# What's going wrong?

1. Jun 21, 2005

### sid_galt

Applying the momentum equation to the control volume of a convergent nozzle for inviscid, incompressible, low speed flow, the thrust is

$$mV_{entry} - mV_{exit} + (P_{exit} - P_{ambient})A_{exit}$$

where

$$m=A_{entry}*V_{entry}$$mass flow per unit time
$$V_{entry}=$$entry velocity from the front of the nozzle.
$$V_{exit}=$$exit velocity of the nozzle air.
$$P_{exit}=$$static pressure at exit
$$P_{ambient}$$Ambient static pressure
$$A_{exit}=$$exit area

For mass flow 4 mg, entry velocity 1 m/s, entry area 4 mm2, exit area 1mm2, exit velocity 4 m/s, the difference between exit and ambient static pressure is -9.225 Pa.

Thrust comes to 2.775E-6. Small but still there is thrust. Is it possible assuming the ideal conditions mentioned above?

2. Jun 21, 2005

### FredGarvin

I didn't go through your numbers, but .00000278 N? I challenge you to find something that could reliably measure that force. That is zero for all intents and purposes.

Also, your equation for mass flow is missing density. The equation you have is for volumetric flow rate.

Last edited: Jun 21, 2005
3. Jun 21, 2005

### sid_galt

Oops, forgot that. If density is included force is coming out to be a bit higher.

Still I find it strange that thrust could be produced like that. As for measurement, that's difficult and drag is going to be much more than the thrust anyway.

4. Jun 21, 2005

### Q_Goest

Momentum is mass flow rate times velocity for a fluid, so I would guess that you meant the mass flow is 4 mg/s, not 4 mg. It has to be per unit time. Therefore, density can be ignored, it's already accounted for by the momentum flux.

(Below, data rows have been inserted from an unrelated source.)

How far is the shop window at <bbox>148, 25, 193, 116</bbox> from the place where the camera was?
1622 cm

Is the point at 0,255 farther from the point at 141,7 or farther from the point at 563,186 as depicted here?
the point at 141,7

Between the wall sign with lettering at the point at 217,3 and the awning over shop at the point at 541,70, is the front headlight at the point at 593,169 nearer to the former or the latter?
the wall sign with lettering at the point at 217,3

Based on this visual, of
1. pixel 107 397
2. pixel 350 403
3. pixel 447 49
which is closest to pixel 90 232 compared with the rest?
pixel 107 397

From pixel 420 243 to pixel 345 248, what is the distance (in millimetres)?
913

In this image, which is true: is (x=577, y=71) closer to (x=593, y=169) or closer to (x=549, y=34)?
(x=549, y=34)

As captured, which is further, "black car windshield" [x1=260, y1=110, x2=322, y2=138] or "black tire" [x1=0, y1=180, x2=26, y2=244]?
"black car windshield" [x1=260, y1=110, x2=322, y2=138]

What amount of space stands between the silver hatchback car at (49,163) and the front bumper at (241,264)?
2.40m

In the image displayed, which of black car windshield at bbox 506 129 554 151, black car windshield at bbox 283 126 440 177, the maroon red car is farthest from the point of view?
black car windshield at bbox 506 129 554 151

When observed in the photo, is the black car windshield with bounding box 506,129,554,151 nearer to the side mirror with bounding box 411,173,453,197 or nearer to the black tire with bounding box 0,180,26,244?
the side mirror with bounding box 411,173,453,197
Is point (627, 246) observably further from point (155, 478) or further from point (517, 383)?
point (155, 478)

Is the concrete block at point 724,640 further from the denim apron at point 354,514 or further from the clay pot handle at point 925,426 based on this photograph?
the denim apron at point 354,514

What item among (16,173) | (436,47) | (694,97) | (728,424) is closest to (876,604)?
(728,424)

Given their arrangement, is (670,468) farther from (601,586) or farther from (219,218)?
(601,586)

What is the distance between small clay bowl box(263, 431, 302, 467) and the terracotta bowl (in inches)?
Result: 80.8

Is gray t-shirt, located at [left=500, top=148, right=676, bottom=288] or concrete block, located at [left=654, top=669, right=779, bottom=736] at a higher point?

I'm imagining that you're trying to determine the thrust produced by a nozzle on a tank that has some pressure inside and you've put a control volume around the nozzle. If that's correct, then I think the pressure terms you show can be dropped, but not absolutely sure. Since the nozzle is connected physically to the tank, the axial force produced by the wall on the nozzle holding it to the tank would also have to be accounted for if you're trying to account for internal pressure. A static balance of the nozzle with a control volume around the nozzle that cuts through the tank wall has to include wall stress, but I don't think that's what you're after. It seems more like you're after thrust only, so put the control volume around the entire tank. If you do that, the thrust is just the momentum flux out of the nozzle which is mass flow times velocity. By putting the CV around the entire tank, you get rid of the pressure terms and don't have to worry about accounting for how that pressure is reacted by the shell of the tank and nozzle.

If I look at only the momentum flux out of the nozzle, that's just 4 mg/s * 4 m/s = 0.000016 N.

It's been a long time since I had to calculate something like this so I'll have to give it some more thought.

Last edited: Jun 21, 2005
5. Jun 21, 2005

### FredGarvin

That's true, but if one does not know what the mass flow rate is, it has to be calculated in order to get the momentum change.

6. Jun 22, 2005

### Q_Goest

Fred, I'd agree, the original question is missing some information. Either the "mass flow 4 mg" is actually 4 mg/s or we need to calculate mass flow and if that's the case, there's insufficient information. Pambient isn't given either.

SID, I think I know what your control volume looks like now, you put a control surface along the inside of the nozzle, which gives a force balance on that chunk of fluid. But that doesn't give you thrust, it's just the force balance on the fluid inside the nozzle. To determine thrust, draw the control surface around the entire thing, or just part of a control surface across the nozzle outlet which gives you Thrust = Mdot*V as I showed above.

7. Jun 22, 2005

### sid_galt

But wouldn't the ambient pressure reduce the thrust as the air coming out of the nozzle would actually have less static pressure than the static ambient pressure.

Static ambient pressure is 1E5 Pa
Static pressure of nozzle exit flow is (1E5 - 9.225) Pa

Then nozzle is in an airflow of 1 m/s

8. Jun 22, 2005

### Q_Goest

Hey Sid, I had to think about this and looked around the web a bit, but it seems there IS a small contribution due to pressure as you mention. There's a web site here that gives a similar equation to the one you show:
http://www.braeunig.us/space/propuls.htm
and an example here:
http://www.braeunig.us/space/problem.htm#2.1

Note this equation doesn't show the momentum of the fluid entering the nozzle, possibly because it's simply being neglected.